:: Listed entries ::
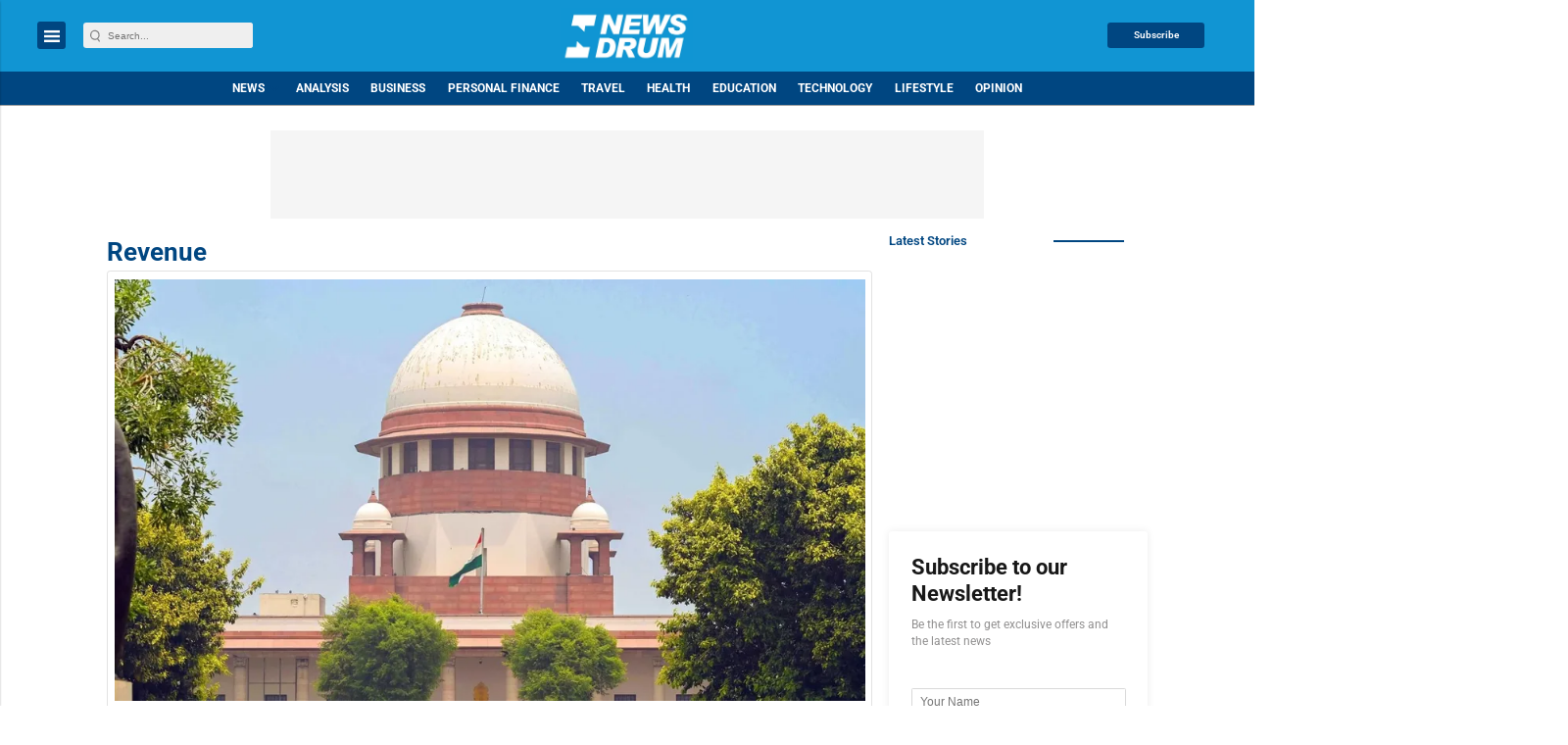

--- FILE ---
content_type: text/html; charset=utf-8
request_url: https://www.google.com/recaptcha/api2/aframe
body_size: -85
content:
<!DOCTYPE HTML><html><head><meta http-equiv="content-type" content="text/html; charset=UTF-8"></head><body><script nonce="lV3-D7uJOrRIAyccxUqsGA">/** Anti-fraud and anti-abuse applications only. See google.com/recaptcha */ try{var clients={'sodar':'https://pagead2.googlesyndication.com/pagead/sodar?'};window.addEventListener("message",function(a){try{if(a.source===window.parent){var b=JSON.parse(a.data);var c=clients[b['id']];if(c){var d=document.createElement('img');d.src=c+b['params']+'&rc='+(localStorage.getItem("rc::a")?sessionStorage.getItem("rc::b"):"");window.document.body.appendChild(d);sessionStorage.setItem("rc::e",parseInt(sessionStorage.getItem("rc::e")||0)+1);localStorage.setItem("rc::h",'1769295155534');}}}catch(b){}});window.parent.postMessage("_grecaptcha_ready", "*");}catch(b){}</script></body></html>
:::
Copy out each line of the records that holds the string "google".

request_url: https://www.google.com/recaptcha/api2/aframe
<!DOCTYPE HTML><html><head><meta http-equiv="content-type" content="text/html; charset=UTF-8"></head><body><script nonce="lV3-D7uJOrRIAyccxUqsGA">/** Anti-fraud and anti-abuse applications only. See google.com/recaptcha */ try{var clients={'sodar':'https://pagead2.googlesyndication.com/pagead/sodar?'};window.addEventListener("message",function(a){try{if(a.source===window.parent){var b=JSON.parse(a.data);var c=clients[b['id']];if(c){var d=document.createElement('img');d.src=c+b['params']+'&rc='+(localStorage.getItem("rc::a")?sessionStorage.getItem("rc::b"):"");window.document.body.appendChild(d);sessionStorage.setItem("rc::e",parseInt(sessionStorage.getItem("rc::e")||0)+1);localStorage.setItem("rc::h",'1769295155534');}}}catch(b){}});window.parent.postMessage("_grecaptcha_ready", "*");}catch(b){}</script></body></html>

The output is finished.